Nanyang Business School Forum on Risk Management and Insurance

Marginal Cost of Risk-Based Capital and Risk Taking

by | Aug 21, 2018 | Investment, Non-life insurance, Risk Taking | 0 comments

Tags: Risk-Based Capital, Regulation, Risk Taking, Insurance, IRFRC
More from: Tao Chen, Jing Rong Goh, Shinichi Kamiya, Pingyi Lou

Editor’s Note: Posted by Pingyi Lou. Pingyi Lou, Tao Chen, Jing Rong Goh, and Shinichi Kamiya are from Nanyang Technological University.

Capital regulations serve to discourage financial institutions from excessive risk-taking and to prevent their insolvency by ensuring that these institutions hold adequate capital. However, their effectiveness in discouraging risk-taking behavior is debatable.

In this study, we show that particular interactions between the risk categories assumed in required capital calculations may encourage risk taking by lowering the marginal cost of undertaking additional risks. To illustrate this relationship analytically, we utilize the structure of the risk-based capital (RBC) calculation for U.S. insurance companies and show that the predetermined interactions underlying the square root rule of the RBC formula (i.e., the square root of the sum of the squared risk charges) explicitly assigns the marginal cost of each risk category.

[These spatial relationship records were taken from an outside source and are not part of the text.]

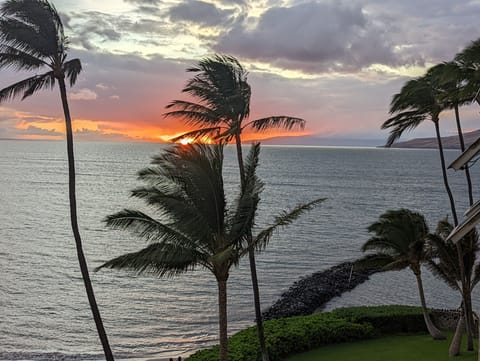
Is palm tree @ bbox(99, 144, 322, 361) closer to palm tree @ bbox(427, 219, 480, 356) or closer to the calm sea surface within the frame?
palm tree @ bbox(427, 219, 480, 356)

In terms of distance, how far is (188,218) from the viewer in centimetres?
1393

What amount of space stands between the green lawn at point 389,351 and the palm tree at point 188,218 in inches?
320

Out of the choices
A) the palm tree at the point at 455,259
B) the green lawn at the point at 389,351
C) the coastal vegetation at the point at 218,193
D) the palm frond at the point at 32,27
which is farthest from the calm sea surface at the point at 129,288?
the palm frond at the point at 32,27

Under the current U.S. RBC system, there are six risk categories for P&C insurance companies and each category is subjected to capital charges. As mentioned earlier on, the square root rule applied in the RBC calculation incorporates the assumption of independence between risk categories. Due to the nonlinearity of the square root rule, the marginal RBC cost of a risk category is inevitably dependent on other risk categories. Specifically, if a certain risk category contributes a lower proportion to the total risk charge, this will result in a lower capital cost for an additional dollar increase in this risk category, relative to other risk categories. When the marginal cost of risky investment is reduced, insurers may then take advantage of the opportunity to seek a higher profit at a lower capital cost. This illustrates a specific channel through which the built-in diversification benefits of the RBC system may have unintended consequences on the risk-taking behavior of insurance companies.

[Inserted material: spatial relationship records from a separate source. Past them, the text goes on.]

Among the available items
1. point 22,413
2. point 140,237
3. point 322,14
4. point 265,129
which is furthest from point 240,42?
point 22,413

In our empirical analyses, we examine how the RBC formula affects P&C insurers’ risk-taking behavior in fixed-income (FI) security holdings, the largest portion of total investments by P&C insurers. Using a sample of U.S. P&C insurance companies from 2003 to 2010, we find that insurers with a lower marginal RBC cost of FI investments at the beginning of the year increase the amount of risk taken in their portfolio of FI investments for that year.

To mitigate the endogeneity concern, we examine the impact of an exogenous shock on the marginal RBC cost of FI security holdings. We investigate how insurers adjust their investment behavior after getting hit by the two costliest natural disasters in U.S. history, Hurricane Katrina and Hurricane Sandy. Both hurricanes caused affected insurers to amass huge loss reserves for their claimants and raised their capital requirement for reserve risk. This implies that for a given amount of risky FI investment, an increase in the capital charge of reserve risk translates to a decrease in RBC costs for acquiring additional units of risky FI securities. We document that insurers reporting higher coverage relevant to hurricane loss in severely affected states undertook more risk in their bond investments and purchased more risky bonds after those hurricanes. Our result is robust to controlling for shocks on capital adequacy.

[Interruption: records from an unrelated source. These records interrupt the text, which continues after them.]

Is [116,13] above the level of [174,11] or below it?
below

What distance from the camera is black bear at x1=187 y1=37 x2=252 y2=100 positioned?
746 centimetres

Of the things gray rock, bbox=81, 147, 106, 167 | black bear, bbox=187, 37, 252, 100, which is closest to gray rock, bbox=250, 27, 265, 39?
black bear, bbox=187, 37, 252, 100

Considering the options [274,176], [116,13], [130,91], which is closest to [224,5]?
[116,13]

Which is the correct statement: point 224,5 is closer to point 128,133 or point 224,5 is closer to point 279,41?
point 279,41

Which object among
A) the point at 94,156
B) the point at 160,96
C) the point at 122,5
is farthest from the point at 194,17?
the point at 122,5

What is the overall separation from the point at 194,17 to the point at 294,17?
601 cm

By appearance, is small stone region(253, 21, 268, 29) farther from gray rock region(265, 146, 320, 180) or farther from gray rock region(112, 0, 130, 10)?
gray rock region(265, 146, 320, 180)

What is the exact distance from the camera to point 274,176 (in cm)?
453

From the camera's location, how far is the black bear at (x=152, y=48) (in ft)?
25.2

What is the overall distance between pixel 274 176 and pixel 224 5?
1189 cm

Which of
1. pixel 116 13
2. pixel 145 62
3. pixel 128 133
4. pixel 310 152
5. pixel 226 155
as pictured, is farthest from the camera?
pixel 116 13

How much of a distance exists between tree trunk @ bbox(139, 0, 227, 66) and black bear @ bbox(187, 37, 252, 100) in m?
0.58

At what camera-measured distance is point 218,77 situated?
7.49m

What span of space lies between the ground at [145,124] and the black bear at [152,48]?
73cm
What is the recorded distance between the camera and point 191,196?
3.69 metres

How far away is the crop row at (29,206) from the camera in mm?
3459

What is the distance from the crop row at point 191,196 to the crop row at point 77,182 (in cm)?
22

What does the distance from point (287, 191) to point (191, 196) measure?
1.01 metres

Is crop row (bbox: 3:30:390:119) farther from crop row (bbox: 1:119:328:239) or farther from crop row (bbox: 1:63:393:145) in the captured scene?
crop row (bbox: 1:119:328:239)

Our analysis of the natural disasters highlights the unintended consequence of predetermined interactions between the risk categories incorporated within the square root rule of the RBC calculation. We document that insurers failed to control their overall risk where an increase in risky bond investment increases the firm’s volatility of return on assets (ROA) and overall insolvency probability as measured by the z-score. Our results call for caution in the design of capital regulations.

Assuming particular interactions between risk categories is a common practice in aggregating risks for the purpose of setting the minimum required capital for financial institutions. Our results and regulatory implications are thus not only limited to the U.S. insurance industry, but are also applicable to the broader regions of the banking and financial industry.